Ciclo C

DOMINGO XIII T.ORDINARIO (ciclo C). 26 de junio de 2016

 

1Re 19,16b.19-21: Eliseo… se levantó, marchó tras Elías y se puso a su servicio.

Sal 15,1-2a.5.7-8.9-10.11: Tú, Señor, eres el lote de mi heredad.

Gal 5,1.13-18: Para vivir en libertad, Cristo nos ha liberado

Lc 9,51-62: “El que echa mano al arado y sigue mirando atrás no vale para el reino de Dios”.

 

¿Qué tiene que ver Jerusalén con el cielo? En aquella ciudad se encontraba el único templo; según las tradiciones judías era el lugar donde Dios tenía el escabel de sus pies, donde se tocaban cielo y tierra. Acercarse a Jerusalén era allegarse a los pies de Dios. Por había frecuentes peregrinaciones hasta allí. El evangelio de Lucas no nos habla más que de una peregrinación de Jesús a Jerusalén de adulto (nos relata otra cuando tenía doce años y se quedó en el templo sin saberlo sus padres). El Señor emprendió este camino para aproximarse al cielo. Así lo dice el inicio del relato: “Cuando se iba cumpliendo el tiempo de ser llevado al cielo, Jesús tomó la decisión de ir a Jerusalén”.

 

La vida de Jesucristo consiste fundamentalmente en un camino. De hecho Él habla de sí como “el Camino”. Éste es su último tramo. Desde Galilea, en la parte norte de Israel, donde había predicado con signos y prodigios, hasta la parte sur, en Judea, cuya capital era Jerusalén. Tenía que atravesar el país para llegar a su meta, que no era la casa de Dios en la tierra, el templo, sino la del cielo. Sin embargo, esta andadura final sigue los pasos de un trayecto más extenso, del cielo a la tierra y de la tierra al cielo, el camino de la salvación de Dios. Él que quiere que todos los de la tierra, los hombres, llegan al cielo, la casa de Dios. El camino de la misericordia.

 

            Jesús marcha con sus discípulos. Deben aprender del Maestro cómo se anda este camino. En contra de las leyes de la hospitalidad, los samaritanos no quieren recibirlos. Desde antiguo judíos y samaritanos guardaban una fuerte enemistad. Creían en el mismo Dios, pero cada uno miraba al otro con recelo, como un hereje. La respuesta al agravio por parte de Santiago y Juan fue visceral. Pedían fuego para acabar con ellos. Ese no es camino de misericordia. Jesús corrigió con regañina; era ampliar la mirada para que no se quedasen en la herida a su amor propio, sino en el propio amor de Dios que perdona. ¿Hacia dónde pensaban que caminaban? Jesús tenía muy presente el final de la cruz, donde murió perdonando.

> _Datos para analizar_
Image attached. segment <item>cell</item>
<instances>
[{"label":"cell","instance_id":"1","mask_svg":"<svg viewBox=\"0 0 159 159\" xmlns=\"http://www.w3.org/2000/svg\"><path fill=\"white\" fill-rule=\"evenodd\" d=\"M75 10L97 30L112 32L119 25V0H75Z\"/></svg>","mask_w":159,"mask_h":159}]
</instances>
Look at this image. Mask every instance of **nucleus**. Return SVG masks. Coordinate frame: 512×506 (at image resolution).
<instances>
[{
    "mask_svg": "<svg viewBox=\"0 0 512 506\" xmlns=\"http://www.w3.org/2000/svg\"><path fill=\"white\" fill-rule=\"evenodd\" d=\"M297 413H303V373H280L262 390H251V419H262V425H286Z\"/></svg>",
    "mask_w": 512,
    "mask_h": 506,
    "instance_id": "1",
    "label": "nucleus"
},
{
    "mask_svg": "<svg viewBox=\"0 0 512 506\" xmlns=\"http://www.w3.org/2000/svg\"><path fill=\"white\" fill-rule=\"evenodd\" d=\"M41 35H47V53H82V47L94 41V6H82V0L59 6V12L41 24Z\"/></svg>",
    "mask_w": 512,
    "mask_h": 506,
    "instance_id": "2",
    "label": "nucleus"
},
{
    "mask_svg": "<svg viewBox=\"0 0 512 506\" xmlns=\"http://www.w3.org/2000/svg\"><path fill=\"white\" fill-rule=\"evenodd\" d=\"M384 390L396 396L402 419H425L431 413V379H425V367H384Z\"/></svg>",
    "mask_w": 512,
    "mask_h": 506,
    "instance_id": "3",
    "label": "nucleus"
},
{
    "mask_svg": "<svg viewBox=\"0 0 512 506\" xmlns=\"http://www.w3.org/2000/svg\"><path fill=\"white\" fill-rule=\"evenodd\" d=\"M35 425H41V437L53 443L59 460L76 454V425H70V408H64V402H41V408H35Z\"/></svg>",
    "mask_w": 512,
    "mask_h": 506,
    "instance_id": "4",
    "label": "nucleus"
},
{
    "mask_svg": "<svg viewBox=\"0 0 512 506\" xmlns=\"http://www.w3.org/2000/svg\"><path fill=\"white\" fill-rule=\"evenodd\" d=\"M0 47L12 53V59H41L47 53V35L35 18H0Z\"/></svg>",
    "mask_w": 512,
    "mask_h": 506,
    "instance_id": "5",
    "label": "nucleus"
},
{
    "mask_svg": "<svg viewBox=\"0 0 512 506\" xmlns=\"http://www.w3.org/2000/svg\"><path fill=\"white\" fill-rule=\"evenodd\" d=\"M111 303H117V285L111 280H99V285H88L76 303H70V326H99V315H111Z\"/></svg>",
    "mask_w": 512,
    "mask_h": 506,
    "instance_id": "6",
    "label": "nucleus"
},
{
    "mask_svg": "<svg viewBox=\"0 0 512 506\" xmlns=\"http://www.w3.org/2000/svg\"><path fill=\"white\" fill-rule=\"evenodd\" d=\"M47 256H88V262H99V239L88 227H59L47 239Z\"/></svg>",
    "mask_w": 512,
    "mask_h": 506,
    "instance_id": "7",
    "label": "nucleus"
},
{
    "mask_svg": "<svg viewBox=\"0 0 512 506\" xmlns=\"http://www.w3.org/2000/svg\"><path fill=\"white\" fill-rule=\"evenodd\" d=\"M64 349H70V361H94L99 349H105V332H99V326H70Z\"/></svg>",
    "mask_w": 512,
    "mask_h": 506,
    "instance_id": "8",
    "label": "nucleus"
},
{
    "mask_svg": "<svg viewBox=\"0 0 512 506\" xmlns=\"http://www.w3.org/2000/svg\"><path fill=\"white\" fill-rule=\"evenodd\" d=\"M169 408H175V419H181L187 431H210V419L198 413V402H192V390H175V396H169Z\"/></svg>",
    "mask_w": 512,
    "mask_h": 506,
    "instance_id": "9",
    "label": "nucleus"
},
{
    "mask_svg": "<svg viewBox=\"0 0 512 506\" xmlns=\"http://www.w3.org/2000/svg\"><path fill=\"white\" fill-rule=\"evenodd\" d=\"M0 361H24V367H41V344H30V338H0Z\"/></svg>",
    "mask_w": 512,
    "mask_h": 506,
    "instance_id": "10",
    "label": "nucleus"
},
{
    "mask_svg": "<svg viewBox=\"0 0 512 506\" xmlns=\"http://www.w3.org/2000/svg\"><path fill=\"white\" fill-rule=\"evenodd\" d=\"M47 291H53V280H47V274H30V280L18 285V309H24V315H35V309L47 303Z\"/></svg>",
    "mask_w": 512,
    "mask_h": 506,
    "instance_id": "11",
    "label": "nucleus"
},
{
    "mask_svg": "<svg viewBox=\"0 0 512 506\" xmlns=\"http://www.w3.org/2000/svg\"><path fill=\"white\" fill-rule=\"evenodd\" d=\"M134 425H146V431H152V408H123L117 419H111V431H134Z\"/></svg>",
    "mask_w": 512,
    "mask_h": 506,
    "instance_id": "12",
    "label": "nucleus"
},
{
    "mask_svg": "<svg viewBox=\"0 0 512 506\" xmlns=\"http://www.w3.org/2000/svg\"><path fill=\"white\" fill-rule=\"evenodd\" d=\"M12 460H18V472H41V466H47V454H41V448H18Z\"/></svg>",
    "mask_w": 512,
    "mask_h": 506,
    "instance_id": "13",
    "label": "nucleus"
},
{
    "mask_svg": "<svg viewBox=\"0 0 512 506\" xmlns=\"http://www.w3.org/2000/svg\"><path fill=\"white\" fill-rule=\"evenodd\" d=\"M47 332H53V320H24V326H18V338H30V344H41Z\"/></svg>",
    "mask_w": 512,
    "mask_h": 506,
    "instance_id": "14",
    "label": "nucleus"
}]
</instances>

> _Tareas para realizar_
a) Reproduce el fragmento del comentario dominical sobre el evangelio de Lucas que empieza en las palabras "Jesús marcha con" y termina después de "donde murió perdonando.".
b) Prosigue el comentario sobre el camino de Jesús hacia Jerusalén a partir de su última oración.

> _Respuestas del ejercicio_
a)
Jesús marcha con sus discípulos. Deben aprender del Maestro cómo se anda este camino. En contra de las leyes de la hospitalidad, los samaritanos no quieren recibirlos. Desde antiguo judíos y samaritanos guardaban una fuerte enemistad. Creían en el mismo Dios, pero cada uno miraba al otro con recelo, como un hereje. La respuesta al agravio por parte de Santiago y Juan fue visceral. Pedían fuego para acabar con ellos. Ese no es camino de misericordia. Jesús corrigió con regañina; era ampliar la mirada para que no se quedasen en la herida a su amor propio, sino en el propio amor de Dios que perdona. ¿Hacia dónde pensaban que caminaban? Jesús tenía muy presente el final de la cruz, donde murió perdonando.

b)
 

            Y seguimos en camino… Uno pide seguir al Señor y Él advierte de que su vida consiste en caminar, renunciando a las seguridades del momento. Uno tiene siempre una casa donde regresar para descansar, resguardarse, ocultarse. El Hijo del hombre no tiene más casa que el mismo camino hacia Dios Padre; su seguridad es el corazón misericordioso de Dios. A otro le pide que le siga. La condición de esperar a enterrar a su padre es respondido por Jesús de forma muy severa: “Deja que los muertos entierren a sus muertos”. Puede interpretarse como: los muertos espiritualmente, lo que han perdido la esperanza se quedan en la muerte, renunciar a caminar. Otro más quiere seguir a Jesús, pero le pide que le deje despedirse de su familia. Tampoco transige el Señor, quiere aclarar que ni siquiera los compromisos familiares pueden ser superiores a su seguimiento. 

 

No es cualquier camino, sino el de la libertad. Para ello nos ha liberado Cristo. Cuando escuchemos a nuestras entrañas pedir misericordia y no venganza; cuando sepamos que estos pasitos que estamos dando ahora en este momento de nuestra vida, no corresponde sino al gran Camino de la salvación trazado por Dios, donde se nos ofrece ir más allá de lo que nos apetece, lo que nos asusta, lo que vemos… entonces podremos ir ya saboreando el cielo, porque estaremos en camino hacia él.